§ **EXTRACT TO READ**:
----

Many thoughts go through your mind as you run a marathon — “How am I feeling?”, “Is this pace okay?”, “Where’s the next water station?” and the like. But one thing I wasn’t thinking about in Berlin was my clothing, even though the shorts I was wearing were ones I’d designed myself and sewn up only a few weeks before.
Sewing gives us the freedom to dress to our exact fit, style, and performance preference. I’ve also found that the clothes I’ve made over the years are usually the ones that last the longest, in spite of being the ones I wear most often. There’s a joke in the sewing world that you’ll go broke saving all your money sewing clothes, but I’ve found a few areas where you really can save a substantial amount of money over buying ready-to-wear, including formalwear, lingerie, and activewear.
Why activewear fabrics?
Specialty fabrics can open up the possibilities when it comes to workout gear.

----

§ **DATA EXTRACT**:
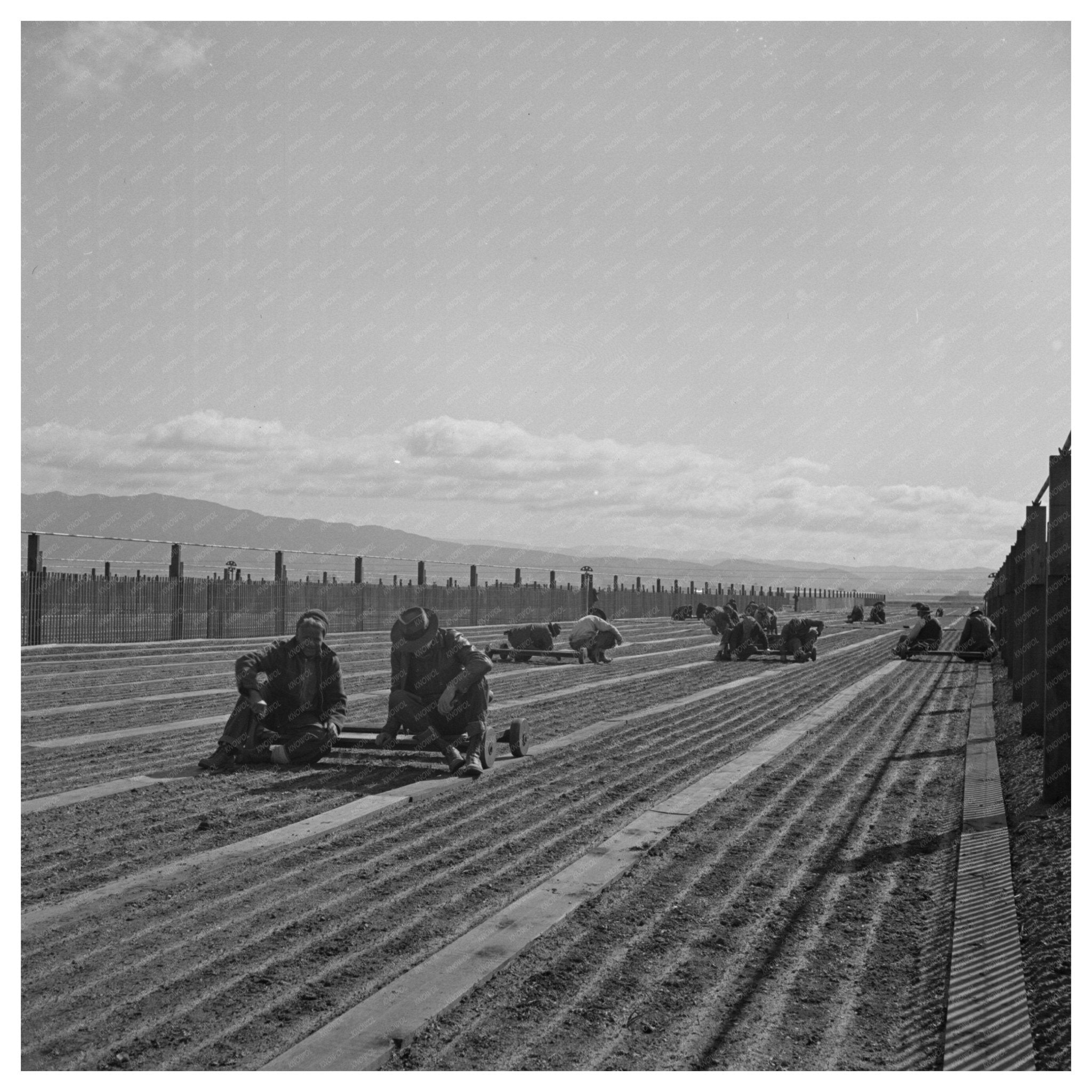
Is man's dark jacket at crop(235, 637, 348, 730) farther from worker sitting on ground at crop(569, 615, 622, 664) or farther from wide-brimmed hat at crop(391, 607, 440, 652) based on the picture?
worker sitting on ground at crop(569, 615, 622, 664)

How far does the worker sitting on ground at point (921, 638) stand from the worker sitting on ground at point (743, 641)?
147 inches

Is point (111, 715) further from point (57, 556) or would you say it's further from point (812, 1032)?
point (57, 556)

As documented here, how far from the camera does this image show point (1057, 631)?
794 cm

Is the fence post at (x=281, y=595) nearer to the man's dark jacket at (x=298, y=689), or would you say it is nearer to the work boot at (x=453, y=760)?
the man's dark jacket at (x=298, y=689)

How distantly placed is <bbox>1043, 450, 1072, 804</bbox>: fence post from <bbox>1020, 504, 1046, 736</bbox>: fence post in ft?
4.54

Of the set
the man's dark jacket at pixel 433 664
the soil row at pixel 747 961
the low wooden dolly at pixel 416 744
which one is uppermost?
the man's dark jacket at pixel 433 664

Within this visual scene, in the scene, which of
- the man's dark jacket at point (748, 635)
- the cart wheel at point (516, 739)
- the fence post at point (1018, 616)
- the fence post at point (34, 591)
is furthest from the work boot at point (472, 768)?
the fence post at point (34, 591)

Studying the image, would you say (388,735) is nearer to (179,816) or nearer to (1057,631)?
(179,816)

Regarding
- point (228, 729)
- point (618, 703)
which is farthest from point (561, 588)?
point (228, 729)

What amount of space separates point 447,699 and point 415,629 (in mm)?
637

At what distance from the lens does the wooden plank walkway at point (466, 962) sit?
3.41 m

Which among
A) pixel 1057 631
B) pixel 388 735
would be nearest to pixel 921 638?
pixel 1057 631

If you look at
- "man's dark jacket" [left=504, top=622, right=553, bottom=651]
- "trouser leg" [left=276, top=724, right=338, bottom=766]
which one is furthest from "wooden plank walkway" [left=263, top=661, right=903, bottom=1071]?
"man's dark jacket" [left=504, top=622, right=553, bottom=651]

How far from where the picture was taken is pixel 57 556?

----

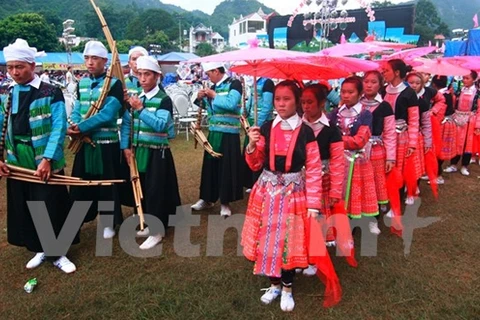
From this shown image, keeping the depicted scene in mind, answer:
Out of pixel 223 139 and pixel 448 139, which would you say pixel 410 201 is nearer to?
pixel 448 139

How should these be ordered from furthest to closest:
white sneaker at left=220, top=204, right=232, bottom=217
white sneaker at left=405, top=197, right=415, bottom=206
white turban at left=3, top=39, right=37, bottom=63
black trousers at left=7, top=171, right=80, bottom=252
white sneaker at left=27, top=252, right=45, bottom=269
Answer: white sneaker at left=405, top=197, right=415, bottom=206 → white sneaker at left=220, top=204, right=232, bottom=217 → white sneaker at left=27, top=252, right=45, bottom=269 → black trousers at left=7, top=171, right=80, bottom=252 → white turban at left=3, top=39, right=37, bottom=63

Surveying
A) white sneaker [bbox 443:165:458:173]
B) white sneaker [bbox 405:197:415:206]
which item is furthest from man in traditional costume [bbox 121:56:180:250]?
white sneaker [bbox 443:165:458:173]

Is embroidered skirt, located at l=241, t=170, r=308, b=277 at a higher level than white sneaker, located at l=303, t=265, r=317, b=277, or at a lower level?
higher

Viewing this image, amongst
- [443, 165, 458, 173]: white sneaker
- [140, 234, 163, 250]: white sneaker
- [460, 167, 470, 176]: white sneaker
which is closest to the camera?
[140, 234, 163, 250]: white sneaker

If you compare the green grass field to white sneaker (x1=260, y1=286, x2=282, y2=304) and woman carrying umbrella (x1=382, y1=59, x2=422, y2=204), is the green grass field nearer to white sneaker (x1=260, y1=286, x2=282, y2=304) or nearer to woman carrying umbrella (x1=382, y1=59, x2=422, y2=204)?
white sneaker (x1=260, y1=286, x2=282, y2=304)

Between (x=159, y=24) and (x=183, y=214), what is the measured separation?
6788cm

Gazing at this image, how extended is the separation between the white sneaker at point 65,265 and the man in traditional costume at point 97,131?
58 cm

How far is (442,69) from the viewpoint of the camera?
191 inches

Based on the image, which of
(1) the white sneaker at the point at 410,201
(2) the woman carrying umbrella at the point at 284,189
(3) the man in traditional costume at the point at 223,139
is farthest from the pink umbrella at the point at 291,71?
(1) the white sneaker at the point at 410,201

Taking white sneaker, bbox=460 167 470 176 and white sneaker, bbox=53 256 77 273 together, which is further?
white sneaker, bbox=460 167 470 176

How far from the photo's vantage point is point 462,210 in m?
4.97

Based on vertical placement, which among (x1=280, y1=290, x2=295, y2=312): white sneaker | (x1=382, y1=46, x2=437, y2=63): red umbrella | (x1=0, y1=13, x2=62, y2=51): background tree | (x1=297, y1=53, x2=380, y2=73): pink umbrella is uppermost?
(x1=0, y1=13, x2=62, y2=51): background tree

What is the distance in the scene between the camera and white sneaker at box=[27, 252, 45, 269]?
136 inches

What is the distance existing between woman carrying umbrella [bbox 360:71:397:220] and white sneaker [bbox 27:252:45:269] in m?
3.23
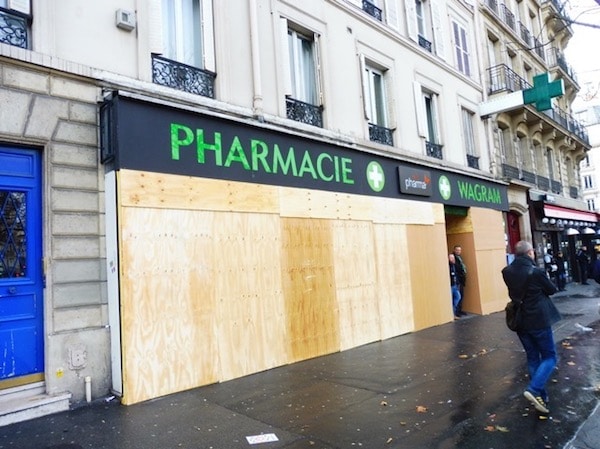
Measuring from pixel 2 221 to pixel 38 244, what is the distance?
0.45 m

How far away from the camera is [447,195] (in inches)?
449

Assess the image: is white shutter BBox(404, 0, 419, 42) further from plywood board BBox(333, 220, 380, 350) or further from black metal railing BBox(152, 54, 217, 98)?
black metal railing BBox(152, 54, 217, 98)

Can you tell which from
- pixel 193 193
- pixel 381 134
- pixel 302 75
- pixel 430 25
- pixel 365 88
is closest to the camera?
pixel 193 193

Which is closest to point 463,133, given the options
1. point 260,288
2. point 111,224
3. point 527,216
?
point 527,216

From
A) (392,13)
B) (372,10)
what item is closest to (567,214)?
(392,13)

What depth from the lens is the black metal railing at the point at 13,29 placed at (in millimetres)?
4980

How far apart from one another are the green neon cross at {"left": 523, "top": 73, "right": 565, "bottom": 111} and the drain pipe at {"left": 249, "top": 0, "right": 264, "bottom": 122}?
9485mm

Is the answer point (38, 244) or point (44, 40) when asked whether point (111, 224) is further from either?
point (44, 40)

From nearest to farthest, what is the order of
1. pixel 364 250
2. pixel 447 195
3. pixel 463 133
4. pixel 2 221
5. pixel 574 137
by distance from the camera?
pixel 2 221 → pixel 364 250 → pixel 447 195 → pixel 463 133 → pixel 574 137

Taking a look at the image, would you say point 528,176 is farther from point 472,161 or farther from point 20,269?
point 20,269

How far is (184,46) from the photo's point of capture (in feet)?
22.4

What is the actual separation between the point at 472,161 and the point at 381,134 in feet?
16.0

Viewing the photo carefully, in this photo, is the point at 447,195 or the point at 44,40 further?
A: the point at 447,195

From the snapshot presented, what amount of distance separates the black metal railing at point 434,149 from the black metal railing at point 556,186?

----

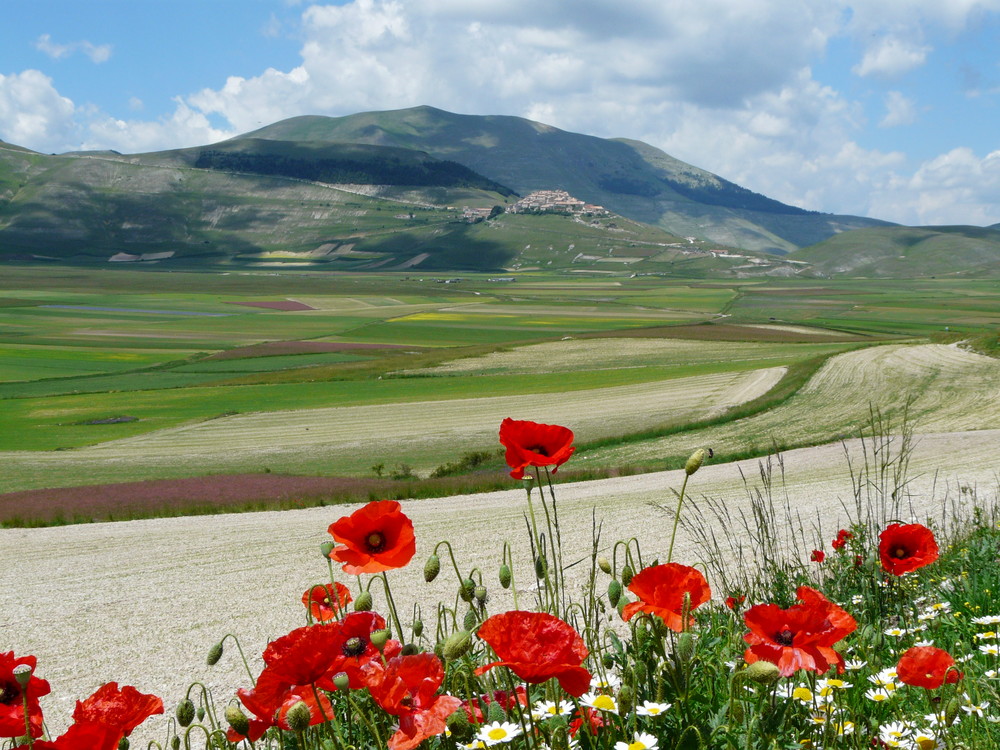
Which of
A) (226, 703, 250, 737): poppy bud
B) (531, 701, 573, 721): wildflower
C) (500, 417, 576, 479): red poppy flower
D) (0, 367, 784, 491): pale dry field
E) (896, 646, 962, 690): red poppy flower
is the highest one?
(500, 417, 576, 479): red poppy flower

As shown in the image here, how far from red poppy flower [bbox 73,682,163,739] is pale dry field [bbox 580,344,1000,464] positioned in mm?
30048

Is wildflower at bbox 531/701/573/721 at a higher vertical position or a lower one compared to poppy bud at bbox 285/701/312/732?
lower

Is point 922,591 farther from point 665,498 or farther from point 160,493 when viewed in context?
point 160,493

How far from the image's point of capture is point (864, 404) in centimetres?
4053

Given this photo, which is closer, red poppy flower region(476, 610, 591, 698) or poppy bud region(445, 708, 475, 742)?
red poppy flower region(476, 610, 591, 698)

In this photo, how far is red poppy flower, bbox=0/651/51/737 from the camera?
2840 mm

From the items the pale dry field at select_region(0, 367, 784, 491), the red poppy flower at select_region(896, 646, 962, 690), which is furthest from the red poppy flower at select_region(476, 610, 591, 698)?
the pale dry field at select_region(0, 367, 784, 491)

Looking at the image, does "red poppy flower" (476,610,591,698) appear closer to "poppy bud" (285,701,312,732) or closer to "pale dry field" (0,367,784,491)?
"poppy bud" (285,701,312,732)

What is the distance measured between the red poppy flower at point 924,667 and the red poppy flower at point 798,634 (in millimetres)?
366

----

§ **PROBLEM**:
Please transcribe the stretch of the sewing passage from "Many thoughts go" through "few weeks before.".

§ **RESULT OF THE EXERCISE**:
Many thoughts go through your mind as you run a marathon — “How am I feeling?”, “Is this pace okay?”, “Where’s the next water station?” and the like. But one thing I wasn’t thinking about in Berlin was my clothing, even though the shorts I was wearing were ones I’d designed myself and sewn up only a few weeks before.